→ GOAL
Output as a JSON list of strings the lines of the material from the line with "How distant is" up to and including its final line, with one string per line and blank lines left out.

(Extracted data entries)

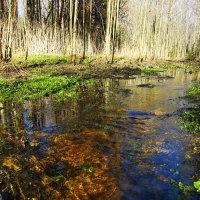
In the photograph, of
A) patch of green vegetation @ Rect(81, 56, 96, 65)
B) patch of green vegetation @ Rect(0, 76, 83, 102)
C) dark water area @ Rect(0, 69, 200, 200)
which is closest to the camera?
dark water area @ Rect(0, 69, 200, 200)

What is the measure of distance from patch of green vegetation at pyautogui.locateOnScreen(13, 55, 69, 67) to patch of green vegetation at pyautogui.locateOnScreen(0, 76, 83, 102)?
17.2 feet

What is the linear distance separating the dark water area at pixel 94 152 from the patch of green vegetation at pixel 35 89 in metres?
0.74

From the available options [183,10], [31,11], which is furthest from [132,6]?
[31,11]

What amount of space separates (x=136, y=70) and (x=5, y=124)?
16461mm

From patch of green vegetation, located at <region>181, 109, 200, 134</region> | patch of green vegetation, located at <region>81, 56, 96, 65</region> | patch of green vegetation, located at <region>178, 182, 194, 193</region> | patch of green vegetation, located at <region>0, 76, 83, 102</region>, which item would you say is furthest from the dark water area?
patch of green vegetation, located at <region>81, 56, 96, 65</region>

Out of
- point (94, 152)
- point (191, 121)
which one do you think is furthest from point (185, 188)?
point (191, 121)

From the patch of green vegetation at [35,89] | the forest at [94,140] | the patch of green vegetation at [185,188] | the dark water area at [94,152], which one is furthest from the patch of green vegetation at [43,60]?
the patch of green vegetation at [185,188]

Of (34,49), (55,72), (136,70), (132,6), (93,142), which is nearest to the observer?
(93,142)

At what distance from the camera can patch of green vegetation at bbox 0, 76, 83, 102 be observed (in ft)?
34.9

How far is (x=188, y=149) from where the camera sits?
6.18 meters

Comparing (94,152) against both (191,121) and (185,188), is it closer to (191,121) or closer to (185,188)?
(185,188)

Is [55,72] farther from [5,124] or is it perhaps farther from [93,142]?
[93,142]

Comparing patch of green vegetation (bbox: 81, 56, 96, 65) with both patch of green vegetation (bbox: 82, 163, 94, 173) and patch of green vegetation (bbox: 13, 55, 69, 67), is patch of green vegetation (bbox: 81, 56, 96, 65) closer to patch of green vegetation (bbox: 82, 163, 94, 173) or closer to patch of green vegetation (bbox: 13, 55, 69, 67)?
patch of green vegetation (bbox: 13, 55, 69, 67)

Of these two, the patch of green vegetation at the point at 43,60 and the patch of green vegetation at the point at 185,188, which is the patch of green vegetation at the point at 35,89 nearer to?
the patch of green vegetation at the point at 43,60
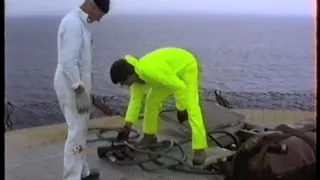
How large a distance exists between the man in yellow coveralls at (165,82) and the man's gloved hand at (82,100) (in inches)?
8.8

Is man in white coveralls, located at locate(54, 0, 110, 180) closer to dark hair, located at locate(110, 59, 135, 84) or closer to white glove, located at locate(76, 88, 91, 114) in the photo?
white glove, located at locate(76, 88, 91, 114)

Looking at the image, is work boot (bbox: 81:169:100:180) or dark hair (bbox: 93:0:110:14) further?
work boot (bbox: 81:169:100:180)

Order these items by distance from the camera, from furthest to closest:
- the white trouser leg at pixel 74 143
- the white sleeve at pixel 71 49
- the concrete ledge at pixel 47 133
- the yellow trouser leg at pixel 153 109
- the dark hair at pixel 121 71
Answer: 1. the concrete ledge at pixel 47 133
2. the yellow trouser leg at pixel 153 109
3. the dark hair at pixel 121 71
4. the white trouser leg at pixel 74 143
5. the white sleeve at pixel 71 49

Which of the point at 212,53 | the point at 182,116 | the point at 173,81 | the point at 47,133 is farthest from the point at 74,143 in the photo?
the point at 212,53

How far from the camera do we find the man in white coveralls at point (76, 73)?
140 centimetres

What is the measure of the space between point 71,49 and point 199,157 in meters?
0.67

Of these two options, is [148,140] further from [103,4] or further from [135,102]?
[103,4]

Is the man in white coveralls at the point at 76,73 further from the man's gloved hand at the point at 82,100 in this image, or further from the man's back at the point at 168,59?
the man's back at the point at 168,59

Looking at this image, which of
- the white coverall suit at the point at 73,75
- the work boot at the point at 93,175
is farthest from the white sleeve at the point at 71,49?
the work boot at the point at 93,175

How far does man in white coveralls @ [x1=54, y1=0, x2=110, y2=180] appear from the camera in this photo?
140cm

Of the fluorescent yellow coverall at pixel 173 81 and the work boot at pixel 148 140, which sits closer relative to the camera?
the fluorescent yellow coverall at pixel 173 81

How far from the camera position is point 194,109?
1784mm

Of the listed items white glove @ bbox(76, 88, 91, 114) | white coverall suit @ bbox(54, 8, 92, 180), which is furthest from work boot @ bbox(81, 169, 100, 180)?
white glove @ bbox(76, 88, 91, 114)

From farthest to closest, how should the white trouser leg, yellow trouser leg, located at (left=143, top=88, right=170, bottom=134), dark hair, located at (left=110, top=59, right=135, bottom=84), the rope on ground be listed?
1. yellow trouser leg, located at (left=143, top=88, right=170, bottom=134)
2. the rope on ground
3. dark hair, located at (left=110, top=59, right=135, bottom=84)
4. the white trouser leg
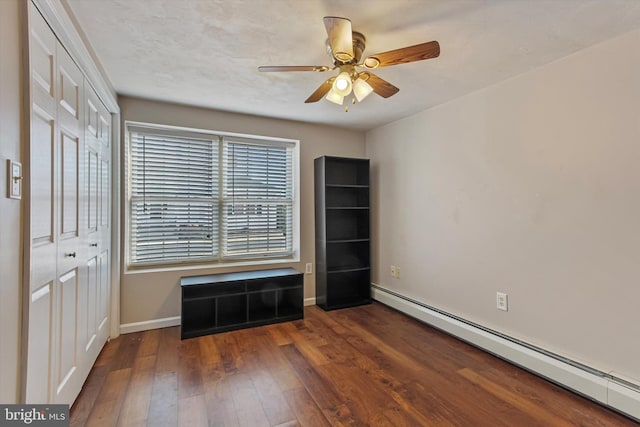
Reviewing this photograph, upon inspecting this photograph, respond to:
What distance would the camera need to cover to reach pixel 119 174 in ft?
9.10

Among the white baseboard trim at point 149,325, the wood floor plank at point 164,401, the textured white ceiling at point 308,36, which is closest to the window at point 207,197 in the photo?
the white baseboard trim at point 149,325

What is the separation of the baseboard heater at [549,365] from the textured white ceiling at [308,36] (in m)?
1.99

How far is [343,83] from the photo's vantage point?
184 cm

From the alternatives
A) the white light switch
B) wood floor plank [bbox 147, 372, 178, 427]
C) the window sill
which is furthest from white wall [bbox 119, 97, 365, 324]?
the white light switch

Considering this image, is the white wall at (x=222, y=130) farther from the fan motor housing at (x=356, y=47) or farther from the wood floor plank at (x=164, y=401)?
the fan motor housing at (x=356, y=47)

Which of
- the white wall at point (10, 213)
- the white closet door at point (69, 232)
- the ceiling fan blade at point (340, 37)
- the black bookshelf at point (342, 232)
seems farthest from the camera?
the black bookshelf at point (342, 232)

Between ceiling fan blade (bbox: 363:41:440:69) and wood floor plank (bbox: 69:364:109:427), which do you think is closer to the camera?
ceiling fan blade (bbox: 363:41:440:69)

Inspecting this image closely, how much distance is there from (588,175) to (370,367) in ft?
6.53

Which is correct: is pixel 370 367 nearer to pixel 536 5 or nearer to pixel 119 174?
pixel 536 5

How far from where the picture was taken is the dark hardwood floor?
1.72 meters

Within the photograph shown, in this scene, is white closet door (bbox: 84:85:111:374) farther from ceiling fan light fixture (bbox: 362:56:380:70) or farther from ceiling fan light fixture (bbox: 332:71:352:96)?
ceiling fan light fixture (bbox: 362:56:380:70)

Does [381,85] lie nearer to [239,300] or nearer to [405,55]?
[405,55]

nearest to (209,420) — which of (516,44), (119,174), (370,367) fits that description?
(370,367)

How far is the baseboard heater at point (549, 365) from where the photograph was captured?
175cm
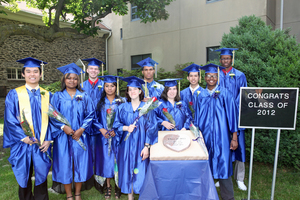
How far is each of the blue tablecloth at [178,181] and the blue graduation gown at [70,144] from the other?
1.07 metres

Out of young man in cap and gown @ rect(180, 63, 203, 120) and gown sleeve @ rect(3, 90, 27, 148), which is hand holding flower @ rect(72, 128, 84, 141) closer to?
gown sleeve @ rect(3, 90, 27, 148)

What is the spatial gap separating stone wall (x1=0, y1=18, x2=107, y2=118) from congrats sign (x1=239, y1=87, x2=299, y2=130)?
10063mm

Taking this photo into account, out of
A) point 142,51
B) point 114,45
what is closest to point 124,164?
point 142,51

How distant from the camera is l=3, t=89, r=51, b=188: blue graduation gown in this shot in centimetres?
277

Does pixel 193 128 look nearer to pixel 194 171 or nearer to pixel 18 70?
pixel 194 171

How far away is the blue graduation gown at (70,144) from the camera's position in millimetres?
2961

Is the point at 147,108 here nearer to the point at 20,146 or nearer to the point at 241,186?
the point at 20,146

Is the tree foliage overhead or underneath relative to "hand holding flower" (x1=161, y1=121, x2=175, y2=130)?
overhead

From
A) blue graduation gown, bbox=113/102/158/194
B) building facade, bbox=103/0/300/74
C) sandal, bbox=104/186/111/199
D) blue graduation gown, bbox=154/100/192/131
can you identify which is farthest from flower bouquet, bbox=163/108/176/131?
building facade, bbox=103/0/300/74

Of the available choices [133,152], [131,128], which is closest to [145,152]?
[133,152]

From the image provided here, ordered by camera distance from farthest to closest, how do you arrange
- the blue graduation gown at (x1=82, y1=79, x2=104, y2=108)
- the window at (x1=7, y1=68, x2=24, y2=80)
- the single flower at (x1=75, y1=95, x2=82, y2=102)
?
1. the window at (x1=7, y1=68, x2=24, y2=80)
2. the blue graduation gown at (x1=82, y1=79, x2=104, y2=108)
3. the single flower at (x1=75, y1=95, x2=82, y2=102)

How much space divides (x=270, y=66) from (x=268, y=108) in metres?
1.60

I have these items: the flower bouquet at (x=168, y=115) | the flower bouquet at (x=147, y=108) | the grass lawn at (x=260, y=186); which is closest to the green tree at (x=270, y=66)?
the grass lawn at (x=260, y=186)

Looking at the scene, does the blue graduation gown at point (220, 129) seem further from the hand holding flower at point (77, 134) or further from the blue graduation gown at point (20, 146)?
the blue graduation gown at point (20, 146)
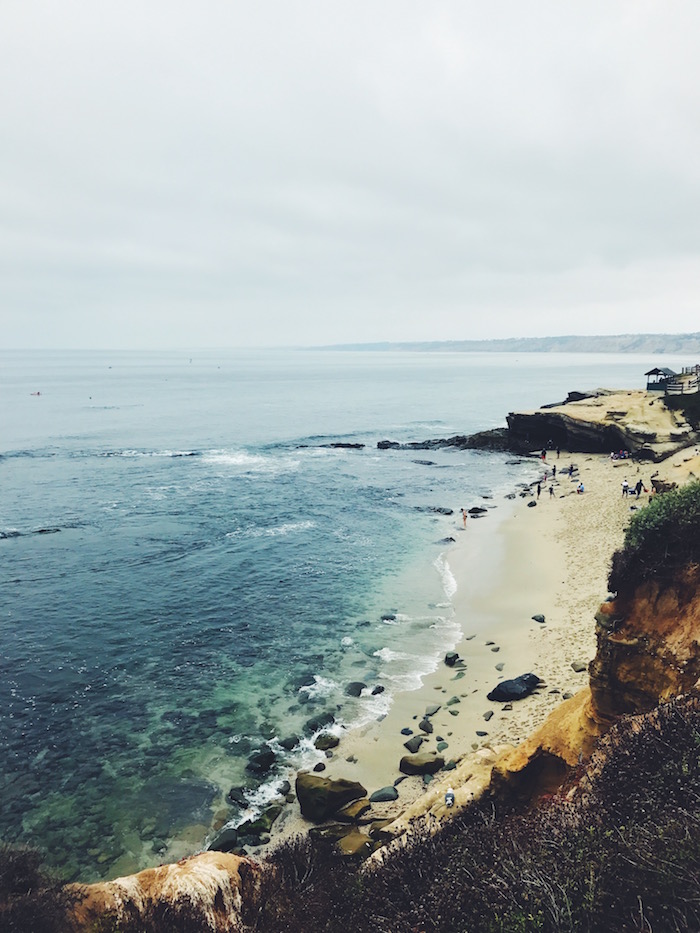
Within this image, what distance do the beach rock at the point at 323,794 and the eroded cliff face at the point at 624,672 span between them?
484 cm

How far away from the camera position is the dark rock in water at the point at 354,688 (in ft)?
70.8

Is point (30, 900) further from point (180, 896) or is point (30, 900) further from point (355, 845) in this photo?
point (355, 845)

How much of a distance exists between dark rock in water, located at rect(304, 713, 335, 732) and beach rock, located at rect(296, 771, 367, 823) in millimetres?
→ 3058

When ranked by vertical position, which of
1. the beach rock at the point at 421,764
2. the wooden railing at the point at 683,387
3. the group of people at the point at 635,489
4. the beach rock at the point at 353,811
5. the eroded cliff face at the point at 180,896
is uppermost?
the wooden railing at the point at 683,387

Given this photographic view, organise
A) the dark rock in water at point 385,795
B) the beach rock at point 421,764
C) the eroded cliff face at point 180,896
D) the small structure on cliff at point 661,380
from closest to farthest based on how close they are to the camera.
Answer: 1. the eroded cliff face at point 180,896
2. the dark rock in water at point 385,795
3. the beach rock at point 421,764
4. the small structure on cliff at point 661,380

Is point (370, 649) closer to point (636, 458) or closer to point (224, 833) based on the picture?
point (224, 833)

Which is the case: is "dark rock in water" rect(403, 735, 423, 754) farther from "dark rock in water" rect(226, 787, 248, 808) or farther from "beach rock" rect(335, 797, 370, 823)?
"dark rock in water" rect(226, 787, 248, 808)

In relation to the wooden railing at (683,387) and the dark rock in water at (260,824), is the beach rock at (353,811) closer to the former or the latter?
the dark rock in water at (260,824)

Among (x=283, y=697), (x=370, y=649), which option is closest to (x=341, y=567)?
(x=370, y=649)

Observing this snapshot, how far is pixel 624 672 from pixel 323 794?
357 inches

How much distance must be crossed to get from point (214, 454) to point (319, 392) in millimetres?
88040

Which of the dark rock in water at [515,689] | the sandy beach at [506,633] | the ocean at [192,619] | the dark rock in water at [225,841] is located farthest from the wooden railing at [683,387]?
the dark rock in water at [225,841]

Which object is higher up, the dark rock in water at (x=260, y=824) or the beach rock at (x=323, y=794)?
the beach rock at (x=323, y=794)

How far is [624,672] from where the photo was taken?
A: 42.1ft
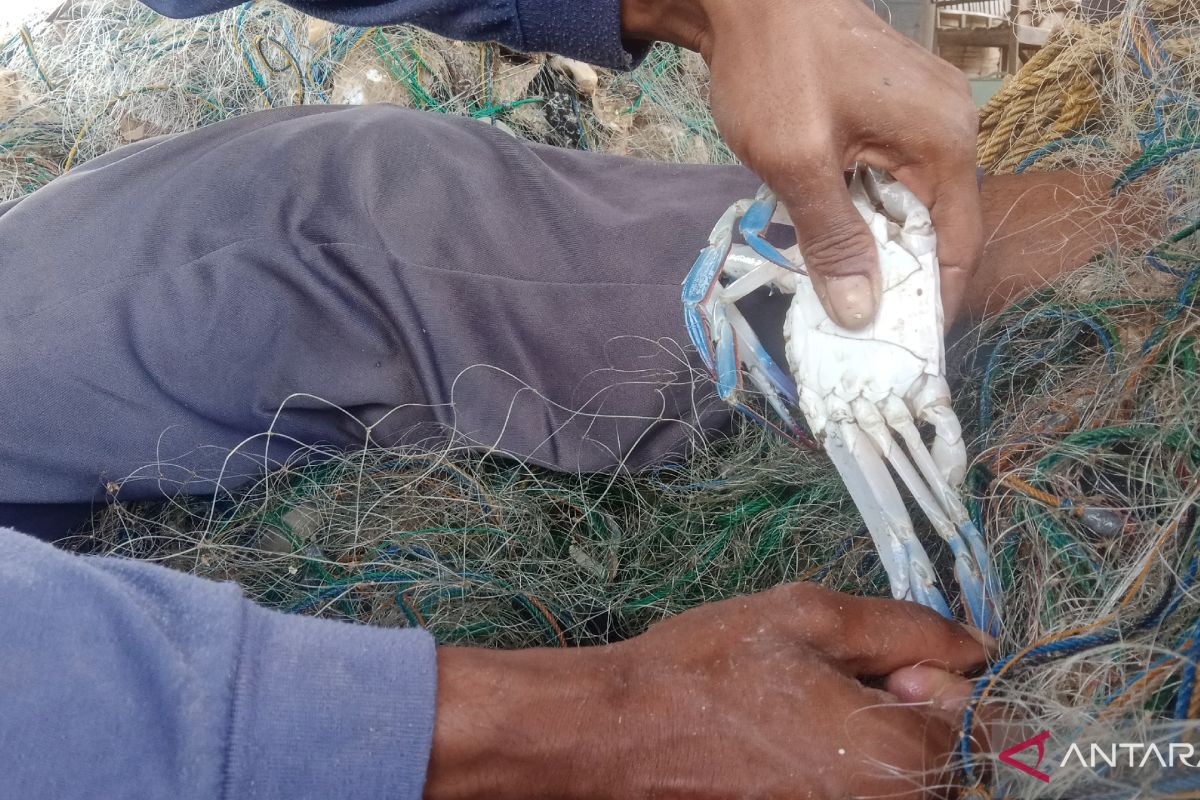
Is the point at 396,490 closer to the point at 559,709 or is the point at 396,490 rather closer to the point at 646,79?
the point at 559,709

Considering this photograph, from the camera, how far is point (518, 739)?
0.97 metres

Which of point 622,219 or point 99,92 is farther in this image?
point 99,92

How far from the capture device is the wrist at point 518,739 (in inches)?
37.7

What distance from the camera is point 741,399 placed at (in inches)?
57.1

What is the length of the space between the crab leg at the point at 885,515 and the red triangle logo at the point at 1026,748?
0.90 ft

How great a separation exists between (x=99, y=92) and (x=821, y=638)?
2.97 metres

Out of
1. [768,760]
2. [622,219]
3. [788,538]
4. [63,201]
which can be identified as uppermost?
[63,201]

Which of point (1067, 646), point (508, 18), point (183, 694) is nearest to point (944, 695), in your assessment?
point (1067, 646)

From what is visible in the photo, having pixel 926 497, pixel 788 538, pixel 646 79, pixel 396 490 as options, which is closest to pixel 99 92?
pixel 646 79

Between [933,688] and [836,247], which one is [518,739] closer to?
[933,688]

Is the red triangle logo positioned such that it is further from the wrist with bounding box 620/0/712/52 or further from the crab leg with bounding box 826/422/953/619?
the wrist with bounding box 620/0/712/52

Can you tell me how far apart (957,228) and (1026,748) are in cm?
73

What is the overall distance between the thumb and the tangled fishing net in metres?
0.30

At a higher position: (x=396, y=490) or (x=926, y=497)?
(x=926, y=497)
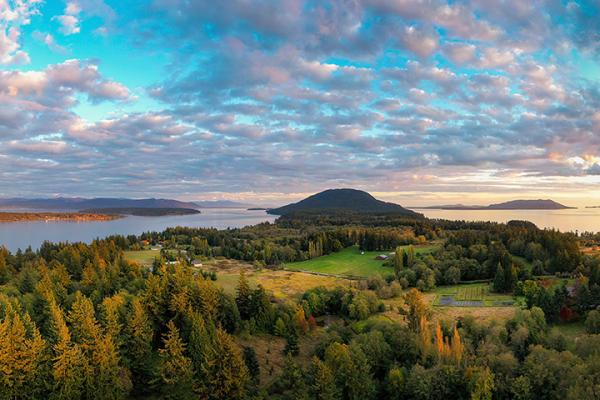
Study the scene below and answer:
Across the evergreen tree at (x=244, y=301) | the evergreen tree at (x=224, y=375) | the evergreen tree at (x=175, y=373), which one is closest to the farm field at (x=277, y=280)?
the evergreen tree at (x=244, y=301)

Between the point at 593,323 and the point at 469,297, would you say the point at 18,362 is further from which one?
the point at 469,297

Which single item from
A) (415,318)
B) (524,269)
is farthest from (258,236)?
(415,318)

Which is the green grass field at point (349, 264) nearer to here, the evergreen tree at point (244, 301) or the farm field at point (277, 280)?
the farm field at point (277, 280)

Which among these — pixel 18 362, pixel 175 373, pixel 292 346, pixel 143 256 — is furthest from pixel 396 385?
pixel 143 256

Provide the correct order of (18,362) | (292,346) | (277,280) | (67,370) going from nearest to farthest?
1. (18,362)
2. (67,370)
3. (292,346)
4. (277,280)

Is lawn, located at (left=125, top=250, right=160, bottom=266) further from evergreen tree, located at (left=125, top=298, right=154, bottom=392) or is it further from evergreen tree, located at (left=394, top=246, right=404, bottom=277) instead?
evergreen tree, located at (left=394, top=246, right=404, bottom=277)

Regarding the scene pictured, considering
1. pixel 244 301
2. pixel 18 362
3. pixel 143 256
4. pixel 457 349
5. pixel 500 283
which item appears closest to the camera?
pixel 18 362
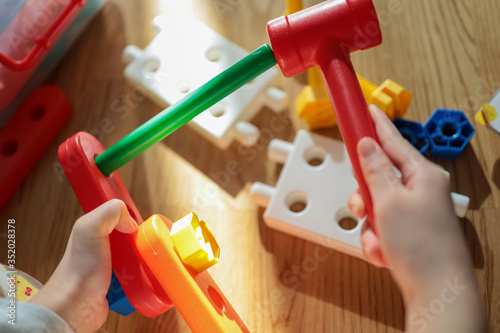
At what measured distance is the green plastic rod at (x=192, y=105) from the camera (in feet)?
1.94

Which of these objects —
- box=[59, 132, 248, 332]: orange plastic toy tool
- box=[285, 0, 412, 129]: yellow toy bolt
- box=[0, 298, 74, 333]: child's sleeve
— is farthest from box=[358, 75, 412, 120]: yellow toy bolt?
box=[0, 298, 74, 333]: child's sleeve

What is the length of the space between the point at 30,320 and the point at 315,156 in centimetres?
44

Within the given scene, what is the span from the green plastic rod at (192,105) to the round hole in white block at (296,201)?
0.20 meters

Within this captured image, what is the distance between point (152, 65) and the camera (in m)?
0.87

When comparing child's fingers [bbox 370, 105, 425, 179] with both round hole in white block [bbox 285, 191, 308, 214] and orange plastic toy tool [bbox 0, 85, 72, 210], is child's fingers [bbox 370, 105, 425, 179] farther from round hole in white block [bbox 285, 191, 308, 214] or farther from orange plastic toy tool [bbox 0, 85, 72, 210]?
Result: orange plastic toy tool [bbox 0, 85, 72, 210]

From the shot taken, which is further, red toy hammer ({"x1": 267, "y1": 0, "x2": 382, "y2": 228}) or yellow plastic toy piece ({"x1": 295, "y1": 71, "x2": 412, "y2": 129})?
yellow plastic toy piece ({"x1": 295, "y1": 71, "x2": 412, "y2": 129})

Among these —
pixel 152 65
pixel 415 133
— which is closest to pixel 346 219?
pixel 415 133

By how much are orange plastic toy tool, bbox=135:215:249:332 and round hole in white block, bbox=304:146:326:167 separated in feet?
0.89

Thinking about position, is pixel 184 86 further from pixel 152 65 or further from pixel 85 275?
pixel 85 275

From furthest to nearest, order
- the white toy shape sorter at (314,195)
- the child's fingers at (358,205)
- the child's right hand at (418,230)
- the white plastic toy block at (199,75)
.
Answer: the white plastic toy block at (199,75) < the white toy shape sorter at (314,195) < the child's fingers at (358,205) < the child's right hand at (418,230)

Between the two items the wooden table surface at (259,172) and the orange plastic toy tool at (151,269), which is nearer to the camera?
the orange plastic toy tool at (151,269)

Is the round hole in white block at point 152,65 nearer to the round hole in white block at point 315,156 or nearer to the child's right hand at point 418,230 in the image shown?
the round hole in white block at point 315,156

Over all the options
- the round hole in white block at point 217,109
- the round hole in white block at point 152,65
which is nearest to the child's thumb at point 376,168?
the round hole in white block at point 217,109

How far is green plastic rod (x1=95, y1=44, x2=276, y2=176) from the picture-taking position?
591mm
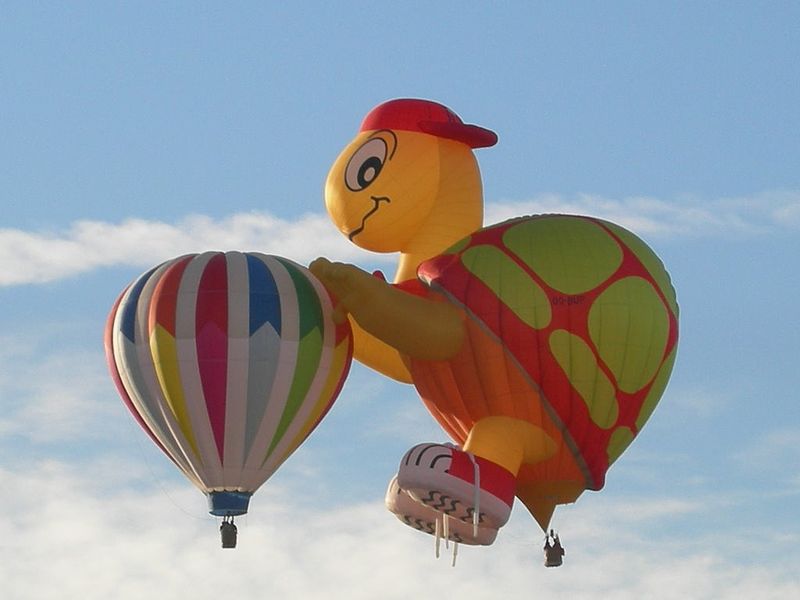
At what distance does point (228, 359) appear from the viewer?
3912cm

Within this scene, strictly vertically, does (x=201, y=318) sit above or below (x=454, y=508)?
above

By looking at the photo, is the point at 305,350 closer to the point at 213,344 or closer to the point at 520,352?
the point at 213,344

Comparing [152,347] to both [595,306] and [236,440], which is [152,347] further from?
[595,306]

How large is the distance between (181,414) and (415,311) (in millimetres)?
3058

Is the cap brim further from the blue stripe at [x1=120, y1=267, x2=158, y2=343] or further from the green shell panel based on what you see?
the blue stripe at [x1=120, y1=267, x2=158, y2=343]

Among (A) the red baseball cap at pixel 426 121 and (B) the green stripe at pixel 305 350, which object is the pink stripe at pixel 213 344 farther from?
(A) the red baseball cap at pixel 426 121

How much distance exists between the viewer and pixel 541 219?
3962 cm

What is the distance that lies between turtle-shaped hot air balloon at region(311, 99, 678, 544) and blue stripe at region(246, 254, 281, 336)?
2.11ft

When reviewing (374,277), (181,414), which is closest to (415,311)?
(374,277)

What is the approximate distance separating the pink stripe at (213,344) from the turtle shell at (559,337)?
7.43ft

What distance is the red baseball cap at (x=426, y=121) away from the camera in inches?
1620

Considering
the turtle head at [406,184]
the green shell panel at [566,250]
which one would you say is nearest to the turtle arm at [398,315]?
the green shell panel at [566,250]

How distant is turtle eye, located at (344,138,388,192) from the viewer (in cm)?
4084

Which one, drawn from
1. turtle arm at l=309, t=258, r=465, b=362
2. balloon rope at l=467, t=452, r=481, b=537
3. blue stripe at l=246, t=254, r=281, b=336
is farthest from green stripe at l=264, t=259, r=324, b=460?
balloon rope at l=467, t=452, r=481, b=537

→ THE RESULT
[
  "How distant is turtle eye, located at (344,138,388,192) from the viewer (in cm)?",
  "4084",
  "Which one, drawn from",
  "1. turtle arm at l=309, t=258, r=465, b=362",
  "2. balloon rope at l=467, t=452, r=481, b=537",
  "3. blue stripe at l=246, t=254, r=281, b=336",
  "is farthest from green stripe at l=264, t=259, r=324, b=460?",
  "balloon rope at l=467, t=452, r=481, b=537"
]